Victor a écrit : Relax a un gros problème, et même un très gros problème.
Lui le social-démocrate, urbain "cultivé" a tout mais tout pour être 100% compatible avec les démocrates américains et 100 % incompatible avec le populiste, conservateur, républicain, pro-arme, vulgaire, machiste, protectionniste, ex animateur de télé-réalité et disons le, certainement pro-blanc.
Tu fais les questions et les réponses et ça te permet d'être en accord avec toi-même, ce qui n'est déjà pas mal !
En fait, je ne choisis pas entre les démocrates et les républicains américains, c'est pas mon problème c'est celui des américains.
Trump c'est à priori, tout ce que devrait détester un type comme Relax, alors ?
Pourquoi cette ode à Trump ?
Et bien parce que Trump a pris la décision unilatérale de déplacer l'ambassade américaine à Jérusalem ...
C'est effectivement une mesure légitime qui ne regarde que les USA et Israël et qui ne regarde pas les pays tiers.
Chaque état décide souverainement quelle est sa capitale et où il implante leurs ambassades.

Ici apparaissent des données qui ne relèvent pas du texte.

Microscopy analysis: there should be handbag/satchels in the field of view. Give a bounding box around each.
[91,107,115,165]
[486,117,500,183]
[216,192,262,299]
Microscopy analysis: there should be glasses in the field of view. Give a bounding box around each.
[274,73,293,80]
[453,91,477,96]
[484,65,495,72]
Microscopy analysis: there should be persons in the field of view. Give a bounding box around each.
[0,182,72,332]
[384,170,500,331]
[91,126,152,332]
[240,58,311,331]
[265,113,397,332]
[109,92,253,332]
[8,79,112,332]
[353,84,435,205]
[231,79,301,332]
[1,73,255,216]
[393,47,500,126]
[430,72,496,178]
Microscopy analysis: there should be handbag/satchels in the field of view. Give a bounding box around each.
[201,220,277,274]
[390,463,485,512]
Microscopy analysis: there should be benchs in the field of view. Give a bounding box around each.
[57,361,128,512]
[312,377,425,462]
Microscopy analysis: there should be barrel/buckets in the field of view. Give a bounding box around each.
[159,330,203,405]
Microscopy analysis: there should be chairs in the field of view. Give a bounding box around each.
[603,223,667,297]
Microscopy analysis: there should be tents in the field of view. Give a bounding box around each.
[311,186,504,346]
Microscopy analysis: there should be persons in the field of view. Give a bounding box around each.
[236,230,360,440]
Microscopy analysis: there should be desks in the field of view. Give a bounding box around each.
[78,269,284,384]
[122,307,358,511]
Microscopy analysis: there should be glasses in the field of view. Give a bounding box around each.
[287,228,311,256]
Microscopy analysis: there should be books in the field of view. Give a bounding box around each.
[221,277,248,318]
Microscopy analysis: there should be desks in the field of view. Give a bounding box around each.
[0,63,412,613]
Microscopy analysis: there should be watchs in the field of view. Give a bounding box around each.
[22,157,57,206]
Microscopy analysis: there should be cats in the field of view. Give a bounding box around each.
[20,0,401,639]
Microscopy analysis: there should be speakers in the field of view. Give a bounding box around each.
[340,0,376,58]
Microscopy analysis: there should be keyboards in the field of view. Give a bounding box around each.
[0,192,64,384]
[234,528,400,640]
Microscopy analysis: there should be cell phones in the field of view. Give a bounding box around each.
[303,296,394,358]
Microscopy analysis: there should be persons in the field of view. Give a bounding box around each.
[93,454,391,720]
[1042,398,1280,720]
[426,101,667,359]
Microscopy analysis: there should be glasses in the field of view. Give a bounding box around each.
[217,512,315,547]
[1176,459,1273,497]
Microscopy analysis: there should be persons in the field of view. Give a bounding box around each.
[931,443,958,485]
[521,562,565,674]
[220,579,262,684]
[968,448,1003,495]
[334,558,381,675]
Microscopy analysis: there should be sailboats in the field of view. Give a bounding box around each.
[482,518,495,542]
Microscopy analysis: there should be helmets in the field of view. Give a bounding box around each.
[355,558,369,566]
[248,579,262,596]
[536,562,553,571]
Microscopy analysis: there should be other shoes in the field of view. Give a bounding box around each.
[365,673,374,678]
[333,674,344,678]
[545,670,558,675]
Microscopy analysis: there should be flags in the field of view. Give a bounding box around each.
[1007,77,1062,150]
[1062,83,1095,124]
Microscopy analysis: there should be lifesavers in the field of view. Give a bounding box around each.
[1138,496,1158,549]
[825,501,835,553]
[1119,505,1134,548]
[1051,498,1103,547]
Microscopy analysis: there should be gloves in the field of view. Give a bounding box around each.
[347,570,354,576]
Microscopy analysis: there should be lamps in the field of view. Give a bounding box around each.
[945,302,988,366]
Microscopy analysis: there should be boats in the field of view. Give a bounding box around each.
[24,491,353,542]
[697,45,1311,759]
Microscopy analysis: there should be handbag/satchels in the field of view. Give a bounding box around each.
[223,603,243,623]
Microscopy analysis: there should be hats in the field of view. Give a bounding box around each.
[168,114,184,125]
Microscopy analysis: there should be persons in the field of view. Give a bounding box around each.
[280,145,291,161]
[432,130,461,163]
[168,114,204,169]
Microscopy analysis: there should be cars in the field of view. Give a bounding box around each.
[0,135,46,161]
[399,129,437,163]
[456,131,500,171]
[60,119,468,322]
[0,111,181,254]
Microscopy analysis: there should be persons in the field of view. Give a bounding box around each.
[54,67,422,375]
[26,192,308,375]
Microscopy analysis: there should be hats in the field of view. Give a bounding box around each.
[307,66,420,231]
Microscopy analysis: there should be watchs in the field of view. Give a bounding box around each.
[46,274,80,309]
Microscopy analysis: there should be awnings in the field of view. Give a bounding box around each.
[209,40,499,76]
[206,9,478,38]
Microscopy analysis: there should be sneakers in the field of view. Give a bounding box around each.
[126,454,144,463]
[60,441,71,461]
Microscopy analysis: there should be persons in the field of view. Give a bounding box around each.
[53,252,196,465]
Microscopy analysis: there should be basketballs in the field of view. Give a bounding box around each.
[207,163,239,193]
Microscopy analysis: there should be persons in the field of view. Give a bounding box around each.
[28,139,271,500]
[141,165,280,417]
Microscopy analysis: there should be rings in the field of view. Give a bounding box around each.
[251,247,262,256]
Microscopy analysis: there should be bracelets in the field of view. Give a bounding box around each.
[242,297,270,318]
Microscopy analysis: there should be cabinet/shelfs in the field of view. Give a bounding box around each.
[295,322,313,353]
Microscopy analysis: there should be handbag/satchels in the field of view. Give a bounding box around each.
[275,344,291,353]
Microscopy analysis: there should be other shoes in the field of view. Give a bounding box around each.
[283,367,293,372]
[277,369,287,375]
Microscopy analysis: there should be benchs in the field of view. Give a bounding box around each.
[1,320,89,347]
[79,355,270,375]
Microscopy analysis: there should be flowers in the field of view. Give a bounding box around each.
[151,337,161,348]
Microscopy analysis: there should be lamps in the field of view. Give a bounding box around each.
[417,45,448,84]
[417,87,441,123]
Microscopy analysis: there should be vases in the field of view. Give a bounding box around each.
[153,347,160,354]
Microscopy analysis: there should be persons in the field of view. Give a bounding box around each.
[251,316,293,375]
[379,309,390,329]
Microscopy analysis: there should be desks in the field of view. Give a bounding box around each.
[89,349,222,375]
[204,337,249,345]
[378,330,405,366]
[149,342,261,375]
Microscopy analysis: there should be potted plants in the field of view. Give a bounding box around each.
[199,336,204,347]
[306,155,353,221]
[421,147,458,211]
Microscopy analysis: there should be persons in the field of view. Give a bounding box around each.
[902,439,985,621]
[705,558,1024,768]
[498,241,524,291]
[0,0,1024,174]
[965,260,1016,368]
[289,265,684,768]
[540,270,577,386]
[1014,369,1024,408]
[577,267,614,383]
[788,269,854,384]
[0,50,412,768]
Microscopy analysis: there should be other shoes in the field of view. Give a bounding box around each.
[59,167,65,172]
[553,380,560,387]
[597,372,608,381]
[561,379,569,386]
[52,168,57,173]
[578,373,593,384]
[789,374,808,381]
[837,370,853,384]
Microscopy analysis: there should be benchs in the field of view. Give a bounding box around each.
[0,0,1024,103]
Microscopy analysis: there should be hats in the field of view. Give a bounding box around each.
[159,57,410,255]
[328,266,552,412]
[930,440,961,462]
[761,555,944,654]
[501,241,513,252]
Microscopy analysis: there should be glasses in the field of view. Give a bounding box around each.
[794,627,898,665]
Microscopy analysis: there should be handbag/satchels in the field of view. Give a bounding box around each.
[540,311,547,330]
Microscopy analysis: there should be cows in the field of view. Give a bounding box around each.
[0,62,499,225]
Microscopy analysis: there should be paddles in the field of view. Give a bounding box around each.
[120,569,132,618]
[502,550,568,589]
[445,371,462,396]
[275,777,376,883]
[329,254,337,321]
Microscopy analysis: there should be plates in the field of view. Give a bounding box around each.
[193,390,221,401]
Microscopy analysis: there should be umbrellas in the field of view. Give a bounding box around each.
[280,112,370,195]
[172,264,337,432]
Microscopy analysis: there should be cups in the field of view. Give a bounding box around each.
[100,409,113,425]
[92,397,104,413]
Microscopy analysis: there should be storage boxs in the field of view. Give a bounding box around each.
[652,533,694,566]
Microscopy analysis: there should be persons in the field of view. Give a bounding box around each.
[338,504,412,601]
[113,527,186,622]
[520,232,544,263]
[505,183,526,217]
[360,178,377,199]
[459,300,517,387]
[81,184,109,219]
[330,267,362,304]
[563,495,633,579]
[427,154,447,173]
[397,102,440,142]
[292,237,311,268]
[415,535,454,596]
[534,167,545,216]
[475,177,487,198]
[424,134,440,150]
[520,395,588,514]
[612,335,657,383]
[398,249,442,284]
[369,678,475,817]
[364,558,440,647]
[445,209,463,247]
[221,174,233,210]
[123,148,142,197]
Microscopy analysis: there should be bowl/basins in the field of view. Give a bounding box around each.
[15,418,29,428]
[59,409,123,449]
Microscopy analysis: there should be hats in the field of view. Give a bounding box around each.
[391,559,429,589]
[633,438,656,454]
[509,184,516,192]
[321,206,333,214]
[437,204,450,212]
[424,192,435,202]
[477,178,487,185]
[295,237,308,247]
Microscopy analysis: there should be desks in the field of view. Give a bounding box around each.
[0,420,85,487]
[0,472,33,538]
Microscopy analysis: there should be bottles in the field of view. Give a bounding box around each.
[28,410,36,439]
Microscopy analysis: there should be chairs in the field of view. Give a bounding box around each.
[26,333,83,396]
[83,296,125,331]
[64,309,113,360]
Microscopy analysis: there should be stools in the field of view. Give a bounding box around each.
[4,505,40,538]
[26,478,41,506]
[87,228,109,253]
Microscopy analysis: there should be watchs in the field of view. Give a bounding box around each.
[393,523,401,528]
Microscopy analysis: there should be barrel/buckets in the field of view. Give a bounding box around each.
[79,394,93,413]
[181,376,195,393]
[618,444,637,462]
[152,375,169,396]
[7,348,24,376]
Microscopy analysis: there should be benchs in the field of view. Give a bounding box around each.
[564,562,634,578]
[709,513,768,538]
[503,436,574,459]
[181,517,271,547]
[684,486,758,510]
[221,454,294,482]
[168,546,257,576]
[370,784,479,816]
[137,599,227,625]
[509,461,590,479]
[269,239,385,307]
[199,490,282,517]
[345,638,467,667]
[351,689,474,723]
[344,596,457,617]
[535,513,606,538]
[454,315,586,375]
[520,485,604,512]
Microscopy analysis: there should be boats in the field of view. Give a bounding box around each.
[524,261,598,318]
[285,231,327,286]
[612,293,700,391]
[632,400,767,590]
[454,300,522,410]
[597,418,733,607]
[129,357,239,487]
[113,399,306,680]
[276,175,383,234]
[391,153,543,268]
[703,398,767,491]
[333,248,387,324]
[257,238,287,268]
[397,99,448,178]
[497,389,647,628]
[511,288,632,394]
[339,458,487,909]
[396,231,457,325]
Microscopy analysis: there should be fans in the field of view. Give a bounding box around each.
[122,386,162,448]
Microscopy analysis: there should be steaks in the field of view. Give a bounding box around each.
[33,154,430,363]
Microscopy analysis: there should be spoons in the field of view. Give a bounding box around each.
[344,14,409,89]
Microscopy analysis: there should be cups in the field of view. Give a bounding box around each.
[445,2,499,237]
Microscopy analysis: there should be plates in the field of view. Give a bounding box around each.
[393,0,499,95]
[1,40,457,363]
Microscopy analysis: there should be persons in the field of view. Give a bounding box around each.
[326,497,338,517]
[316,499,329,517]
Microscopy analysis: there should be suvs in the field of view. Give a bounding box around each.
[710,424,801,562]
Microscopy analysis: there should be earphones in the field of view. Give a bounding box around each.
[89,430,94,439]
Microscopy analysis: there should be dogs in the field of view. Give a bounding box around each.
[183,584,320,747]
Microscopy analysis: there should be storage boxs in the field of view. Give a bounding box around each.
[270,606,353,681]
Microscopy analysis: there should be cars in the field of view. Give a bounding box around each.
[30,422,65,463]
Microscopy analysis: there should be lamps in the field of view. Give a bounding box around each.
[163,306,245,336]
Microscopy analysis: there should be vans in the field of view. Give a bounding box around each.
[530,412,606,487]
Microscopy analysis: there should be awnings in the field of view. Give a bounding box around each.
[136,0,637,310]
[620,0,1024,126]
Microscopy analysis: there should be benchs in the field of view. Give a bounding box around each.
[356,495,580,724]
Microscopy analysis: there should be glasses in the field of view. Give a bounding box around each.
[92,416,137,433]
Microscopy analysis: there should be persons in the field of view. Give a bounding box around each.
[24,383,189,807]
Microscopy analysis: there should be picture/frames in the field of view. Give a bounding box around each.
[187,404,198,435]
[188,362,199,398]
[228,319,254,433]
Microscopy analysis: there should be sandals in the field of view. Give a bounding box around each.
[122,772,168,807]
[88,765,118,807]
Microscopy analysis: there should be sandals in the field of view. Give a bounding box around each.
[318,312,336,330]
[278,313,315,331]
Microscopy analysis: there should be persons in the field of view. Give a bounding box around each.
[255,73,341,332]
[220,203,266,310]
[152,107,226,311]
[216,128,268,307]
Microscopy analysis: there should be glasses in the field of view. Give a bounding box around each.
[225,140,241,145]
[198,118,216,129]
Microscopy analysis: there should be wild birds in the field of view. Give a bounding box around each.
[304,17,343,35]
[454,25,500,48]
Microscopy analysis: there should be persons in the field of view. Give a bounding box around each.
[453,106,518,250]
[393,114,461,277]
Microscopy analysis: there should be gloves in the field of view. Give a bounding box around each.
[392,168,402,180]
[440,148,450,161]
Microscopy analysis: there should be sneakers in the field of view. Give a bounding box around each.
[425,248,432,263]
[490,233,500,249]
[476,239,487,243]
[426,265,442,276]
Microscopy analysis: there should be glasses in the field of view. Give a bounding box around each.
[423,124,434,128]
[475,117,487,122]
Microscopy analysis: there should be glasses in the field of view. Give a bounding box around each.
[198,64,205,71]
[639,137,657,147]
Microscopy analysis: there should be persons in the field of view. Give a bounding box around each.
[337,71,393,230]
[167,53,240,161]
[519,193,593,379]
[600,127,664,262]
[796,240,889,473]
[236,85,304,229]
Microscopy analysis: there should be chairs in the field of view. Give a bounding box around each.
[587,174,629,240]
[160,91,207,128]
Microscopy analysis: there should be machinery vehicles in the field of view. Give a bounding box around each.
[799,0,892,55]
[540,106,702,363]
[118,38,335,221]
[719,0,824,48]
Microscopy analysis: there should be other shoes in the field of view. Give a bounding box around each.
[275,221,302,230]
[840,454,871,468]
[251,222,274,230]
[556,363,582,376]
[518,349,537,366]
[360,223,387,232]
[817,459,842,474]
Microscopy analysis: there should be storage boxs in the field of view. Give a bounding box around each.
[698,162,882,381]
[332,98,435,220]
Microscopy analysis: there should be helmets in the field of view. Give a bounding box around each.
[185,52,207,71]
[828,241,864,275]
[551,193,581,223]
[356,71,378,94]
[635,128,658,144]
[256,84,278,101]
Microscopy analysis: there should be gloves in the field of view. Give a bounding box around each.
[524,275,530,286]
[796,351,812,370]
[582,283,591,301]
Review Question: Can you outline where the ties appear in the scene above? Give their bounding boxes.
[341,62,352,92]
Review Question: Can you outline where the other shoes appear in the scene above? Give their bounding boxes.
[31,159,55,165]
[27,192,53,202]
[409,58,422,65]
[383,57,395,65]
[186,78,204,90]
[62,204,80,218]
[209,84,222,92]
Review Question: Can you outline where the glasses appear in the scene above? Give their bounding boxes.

Et oui, il a suffit de cette unique mesure (d'ailleurs fort contestable) pour que Relax ait désormais les yeux de Chimène pour Trump ...
Relax, on voit clair en toi et ce que l'on voit, c'est pas joli joli.
Je ne sais pas ce que tu vois.
Mais mon analyse est la suivante : les phénomènes panurgiens de bashing ( contre François Hollande, contre Trump etc.) sont des phénomènes de meutes pas forcément rationnels.
S'agissant de Trump, sa politique étrangère vise notamment à empêcher, y compris par la menace militaire, la prolifération nucléaire, notamment en Corée du Nord et en Iran.
Il en va de l'intérêt de l'humanité toute entière à mon humble avis et je ne vois pas trop comment on pourrait être favorable à la prolifération, surtout au moyen orient.
S'agissant du conflit entre Israël et les palestiniens, la politique de Trump consiste à isoler diplomatiquement les palestiniens et à les affaiblir financièrement pour leur apprendre le réalisme et les mettre en face de leurs responsabilités.
Je ne pense pas que cette politique poussera la génération actuelle des dirigeants palestiniens à signer un accord de paix avec Israël, mais la future génération de leaders palestiniens trouvera une situation politique plus claire, les questions de Jérusalem et du retour des réfugiés ayant été réglées.
La future génération de dirigeants palestiniens sera placée devant un choix simple :
- soit un état palestinien avec Ramallah comme capitale sur la zone A et la bande de Gaza qui bénéficierait d'un plan Marshall XXL !
- soit le statu quo, pas d'état et un tarissement des aides internationales.